In South Dakota there is early season and late season. Both can be excellent.

By: Chris Hitzeman
UGUIDE South Dakota Pheasant Hunting

Destination - South Dakota, the King of Pheasant Hunts

So if you're like me, you grew up on saving for shells, license fees and gas to get you to your favorite pheasant hunting "spot". That "spot" may have been a road ditch, public ground, railroad track, bridge overpass or any other place that you might think a pheasant would hide. If you were lucky, you might have met and developed a relationship with a farmer who was nice enough to let you hunt on his private land.

Once you've done that for 20 years and have gone through a few years when the pheasant shooting ain't real good, it doesn't take the mind long to start wondering if there are any better places to hunt pheasants than your usual local haunts.

UGUIDE receives many calls and guests from the Midwest. States like Wisconsin, Illinois, Iowa, Michigan, Minnesota and Indiana are probably the most common origination points for a South Dakota pheasant hunting vacation. I suspect that the sad but true driver behind that trend is that what used to be great pheasant hunting has dwindled to a below average pheasant hunting experience in those states. The price of farmland has gone up dramatically in those states in recent years and one can only speculate that farmers who were once able to "leave a little for the pheasants" now can no longer afford to do that. It seems that there is a relationship between skyrocketing land prices and farmland cash rents and the result: plummeting pheasant populations.

I'm not sure what the magic is behind South Dakota's seasonally high pheasant populations but a few factors separate this state from the rest:

  • Soil types - South Dakota's soil has high lime content which is supposedly good for nesting and hatching broods.
  • Habitat cash flow - South Dakota dominates the commercial fee hunting business and that means farmers can afford to "leave a little" for the pheasants.
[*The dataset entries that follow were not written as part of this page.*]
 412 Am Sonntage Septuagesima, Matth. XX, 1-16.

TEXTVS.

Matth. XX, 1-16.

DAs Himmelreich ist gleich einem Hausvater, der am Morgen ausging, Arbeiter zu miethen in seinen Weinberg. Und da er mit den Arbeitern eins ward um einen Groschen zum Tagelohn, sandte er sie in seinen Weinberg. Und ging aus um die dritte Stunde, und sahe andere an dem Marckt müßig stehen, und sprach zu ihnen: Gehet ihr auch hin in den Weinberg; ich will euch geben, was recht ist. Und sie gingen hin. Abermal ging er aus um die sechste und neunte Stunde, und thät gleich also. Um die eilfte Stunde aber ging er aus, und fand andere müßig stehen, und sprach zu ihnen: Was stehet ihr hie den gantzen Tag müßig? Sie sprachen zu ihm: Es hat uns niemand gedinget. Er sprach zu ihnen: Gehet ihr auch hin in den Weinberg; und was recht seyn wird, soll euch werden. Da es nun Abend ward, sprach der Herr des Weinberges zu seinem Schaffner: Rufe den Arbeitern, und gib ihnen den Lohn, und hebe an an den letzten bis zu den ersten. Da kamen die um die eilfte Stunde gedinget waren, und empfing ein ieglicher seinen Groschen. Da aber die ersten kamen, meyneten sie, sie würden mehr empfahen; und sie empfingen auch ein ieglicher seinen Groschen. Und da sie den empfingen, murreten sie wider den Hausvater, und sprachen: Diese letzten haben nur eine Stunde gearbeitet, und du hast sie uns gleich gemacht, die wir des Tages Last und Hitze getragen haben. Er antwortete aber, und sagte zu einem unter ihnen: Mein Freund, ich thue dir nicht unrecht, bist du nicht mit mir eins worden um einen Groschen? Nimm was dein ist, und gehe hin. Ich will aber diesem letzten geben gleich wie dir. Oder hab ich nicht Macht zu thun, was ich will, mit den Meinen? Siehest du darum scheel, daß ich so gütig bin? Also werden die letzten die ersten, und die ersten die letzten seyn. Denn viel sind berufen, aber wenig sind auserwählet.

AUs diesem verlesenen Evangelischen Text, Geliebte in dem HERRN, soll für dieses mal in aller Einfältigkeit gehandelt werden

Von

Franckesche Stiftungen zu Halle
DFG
Heck, they can afford to leave a lot! Habitat is everything.
  • CRP acres - Any state that has high CRP acres is where you will find the birds; plain and simple. South Dakota has them. North Dakota does also. That is why there is no surprise that North Dakota is a sister state to South Dakota when it comes to being a pheasant destination.
  • Land prices, rents and dirty farming - Thank God that some land in South Dakota just ain't real good for farming. When farm ground is not as productive and rents are lower, land prices are lower and the farmers aren't as bent on farming up to the fence lines or trying to plow under wetlands and sloughs or weedy areas to get them to pay.

South Dakotans have long enjoyed the tourism business associated with their remote destination. For the most part, they really enjoy pheasant hunters and pheasant hunting but the majority of resident farmers are not avid pheasant hunters. (Now deer hunting, that is a whole different story.) I think that it makes a big difference that pheasant hunting and the business of hunting pheasants has been in the culture of the state for so many years.

The bottom line is that if you love to pheasant hunt and that look in your dog's eyes is making you feel guilty about not getting him on more real wild birds, you should look into making your next wild pheasant hunting vacation destination South Dakota.